Schneeweißchen und rosentot

DVD Rache wird hier kalt serviert, und sie hat Quentin Tarantino inspiriert: „Lady Snowblood“ aus dem Jahr 1973
Ausgabe 42/2015

Ein Film, so schön, dass es einem beim Betrachten immer wieder den Atem verschlägt: Drei Männer bluten sterbend in den Schnee, während eine junge Frau im Schmetterlingskimono ungerührt ihr Schwert in den Griff eines Schirms zurückschiebt, diesen Schirm aufspannt und ihrer Wege geht.

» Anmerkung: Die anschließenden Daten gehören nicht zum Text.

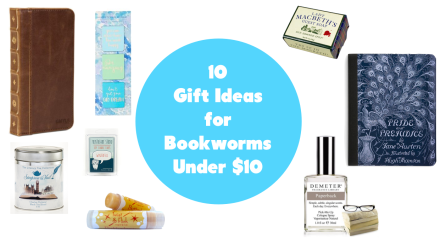 10 for $10 Bookworm Edition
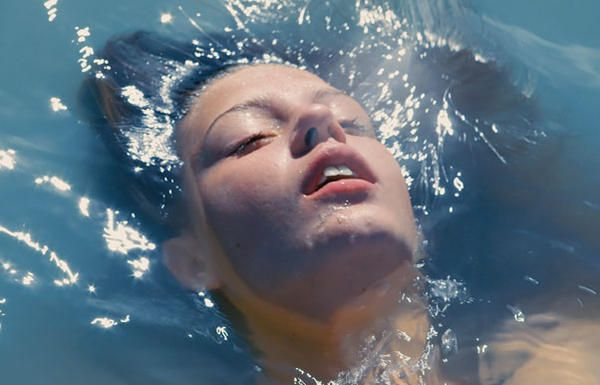 blue is the warmest color (2013) - you're over the tremendous pains, but everyday feels like floating in the middle of the ocean. nothing makes sense, and nothing matters to you anymore.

Yuki Kashima, die junge Frau, wurde von ihrer Mutter zur Welt gebracht, um Rache zu nehmen. Rache für die Ermordung von Yukis Vater und Bruder, Rache für die Vergewaltigung der Mutter durch eine Gruppe von Kriminellen. Schon nach dem ersten Auftritt der Protagonistin ist klar, weshalb Toshiya Fujitas Lady Snowblood (Shurayuki-hime) von 1973 zu einem Klassiker des japanischen Kinos geworden ist: eine ikonenhafte Präzision der Bilder, ein meisterhafter Umgang mit Farbe, eine gelungene Balance zwischen tiefer Melancholie und dem Pathos des ästhetisierten Tötens. Der Kölner Verleih Rapid Eye Movies macht Fujitas Film nun erstmals in Deutschland in angemessener Qualität, auf Blu-Ray, verfügbar.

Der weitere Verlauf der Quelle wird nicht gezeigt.